I'm assuming you don't have children together, so I don't see the need to keep in touch. Especially as frequently as you are, which will just keep getting more and more frequent. If he's lonely, well, that's his problem to solve and you're not the solution.


----------



## Livvie

Hard no on keeping in touch like this, because you don't have children, and there is no need to.


----------



## TXTrini

I would have to say a big fuuuuuuuck no.

Then again, we did not part amicably, so I most definitely did not want to be friends. He tried, I kept it all business as we also had no kids. 

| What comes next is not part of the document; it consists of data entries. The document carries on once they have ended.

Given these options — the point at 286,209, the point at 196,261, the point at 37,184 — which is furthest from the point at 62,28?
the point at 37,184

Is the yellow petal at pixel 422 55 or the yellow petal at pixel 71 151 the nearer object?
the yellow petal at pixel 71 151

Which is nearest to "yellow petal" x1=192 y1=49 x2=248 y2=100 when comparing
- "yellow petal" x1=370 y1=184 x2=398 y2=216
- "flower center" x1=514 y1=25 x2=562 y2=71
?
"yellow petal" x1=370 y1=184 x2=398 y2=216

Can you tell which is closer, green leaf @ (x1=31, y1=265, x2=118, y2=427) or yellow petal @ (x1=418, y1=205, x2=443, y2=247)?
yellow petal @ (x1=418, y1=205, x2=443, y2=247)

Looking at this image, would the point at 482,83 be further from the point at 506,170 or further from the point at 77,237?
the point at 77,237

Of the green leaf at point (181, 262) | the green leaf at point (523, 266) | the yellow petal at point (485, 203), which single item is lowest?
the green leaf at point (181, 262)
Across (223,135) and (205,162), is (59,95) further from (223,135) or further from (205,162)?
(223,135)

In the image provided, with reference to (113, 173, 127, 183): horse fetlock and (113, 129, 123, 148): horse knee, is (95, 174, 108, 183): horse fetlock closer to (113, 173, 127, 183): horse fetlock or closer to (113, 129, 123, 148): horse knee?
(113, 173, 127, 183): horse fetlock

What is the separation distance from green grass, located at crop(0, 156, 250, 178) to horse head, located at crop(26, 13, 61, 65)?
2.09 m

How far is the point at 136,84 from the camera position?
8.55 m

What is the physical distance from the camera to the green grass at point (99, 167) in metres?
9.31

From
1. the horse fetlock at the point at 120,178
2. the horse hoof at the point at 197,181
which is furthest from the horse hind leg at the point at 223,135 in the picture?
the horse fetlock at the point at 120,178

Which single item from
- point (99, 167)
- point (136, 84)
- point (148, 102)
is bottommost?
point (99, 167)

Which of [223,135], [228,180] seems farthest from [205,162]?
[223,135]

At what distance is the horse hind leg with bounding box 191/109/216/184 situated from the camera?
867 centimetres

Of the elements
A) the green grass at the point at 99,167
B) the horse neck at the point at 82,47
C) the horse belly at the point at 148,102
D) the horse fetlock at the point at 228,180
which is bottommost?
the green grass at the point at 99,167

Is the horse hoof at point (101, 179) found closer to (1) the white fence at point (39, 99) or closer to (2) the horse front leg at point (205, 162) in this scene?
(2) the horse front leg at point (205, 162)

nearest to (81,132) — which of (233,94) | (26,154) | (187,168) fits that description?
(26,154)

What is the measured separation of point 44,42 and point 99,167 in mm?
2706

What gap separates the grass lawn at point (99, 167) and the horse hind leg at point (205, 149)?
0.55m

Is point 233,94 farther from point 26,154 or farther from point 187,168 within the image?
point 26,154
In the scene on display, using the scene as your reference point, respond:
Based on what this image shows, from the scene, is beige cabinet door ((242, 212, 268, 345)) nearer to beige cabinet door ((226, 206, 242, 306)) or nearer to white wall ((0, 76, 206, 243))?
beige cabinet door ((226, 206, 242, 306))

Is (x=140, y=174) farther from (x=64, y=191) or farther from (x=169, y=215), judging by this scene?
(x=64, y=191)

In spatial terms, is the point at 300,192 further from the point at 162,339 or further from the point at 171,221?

Do what feels right to you but maintain clear boundaries. Some people are comfortable with contact, some are not. I've taken heavy criticism (not here) for cutting exes out of my life and moving on.


----------



## joannacroc

Only for co-parenting.


----------



## Married but Happy

I don't keep in touch with my ex-wife, as she is one of my least favorite people. We may exchange an email every other year, like when her mother or my father died (we liked each other's parents).

On the other hand, I do keep in touch with a handful of ex-lovers/gfs, but those are a minority, and are actually very good friends but no longer with benefits.


----------



## SpinyNorman

I do, I don't see what the big deal is. 

Members of this site tend to be infidelity-phobic. The world is full of women, and exactly one I know I don't like being married to.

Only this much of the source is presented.